Many seem to find fault with the longest continuously running Christmas special that’s been a holiday staple for over half a century. However, it’s more important to take notice of the lessons ‘Rudolph’ teaches, as opposed to maligning it for the messages it seemingly conveys.
Yes, Rudolph is different. His nose shines brighter than any other reindeer in the North Pole. Santa Claus warned Donner that his son would not be a part of the sleigh team. As a result, Donner and Rudolph’s mother tried to cover his nose. Other reindeer weren’t allowed to play with him. Yes, Rudolph was basically ostracized. However, like most bullied children, he was not alone.
Fellow “Misfits” and the Challenges That Await
There’s also Hermey, who clearly doesn’t fit in with the other elves and forms a bond with Rudolph. By this time, Rudolph was so distraught he ran away because he thought things would never change. Along the way, they meet Yukon Cornelius, who is basically a loner trying to find his place in life. If that’s not enough, the group encounters other bullies and/or obstacles along the way, including the Abominable Snow Monster of the North (aka: Bumble). When they land on the Island of Misfit Toys, the group finds even more outcasts looking for a home. After going out on his own, Rudolph once again encounters Bumble, who has his family and Clarice cornered in a cave.

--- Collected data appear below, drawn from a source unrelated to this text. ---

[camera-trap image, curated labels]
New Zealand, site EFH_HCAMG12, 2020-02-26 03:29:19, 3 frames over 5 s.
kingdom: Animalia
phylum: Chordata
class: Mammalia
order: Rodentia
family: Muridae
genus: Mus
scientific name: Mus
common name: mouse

We all know how this ends. The bully is confronted, and Donner realizes the error of his ways and apologizes for giving his son a hard time. Rudolph finds his purpose, guides Santa’s sleigh and saves Christmas. Everyone becomes friends, and the toys finally find forever homes.
Basically, people can decide to put any spin they want on Rudolph The Red Nosed Reindeer. Was Santa, Donner and the fellow reindeer wrong for making Rudolph feel the way he did? Absolutely. They tried to make Rudolph something he wasn’t. Donner made him put on a fake nose. Despite all of the challenges that he encountered, Rudolph always stayed true to himself, persevered, and never gave up. He eventually found friends who liked him for who he was (Clarice, Hermey, Yukon). He even played the role of an upstander while defending his family and Clarice from Bumble, who like most bullies, was misunderstood. Like most children being bullied or forced to be just like others, there was light at the end of the tunnel for Rudolph. He never gave up hope. As a result, he was rewarded in the end.
There is a fine line between condemning an almost 60-year old program, and recognizing the valuable lessons it can provide to young children struggling for acceptance. When all is said and done, Rudolph The Red Nosed Reindeer should be appreciated and celebrated as a special tale that rewards overcoming obstacles and celebrates unique differences. After all, nobody would play with Ranbow Rabbit, either, because he looked different than the other rabbits!
Merry Christmas from all of us at Rainbow Rabbit!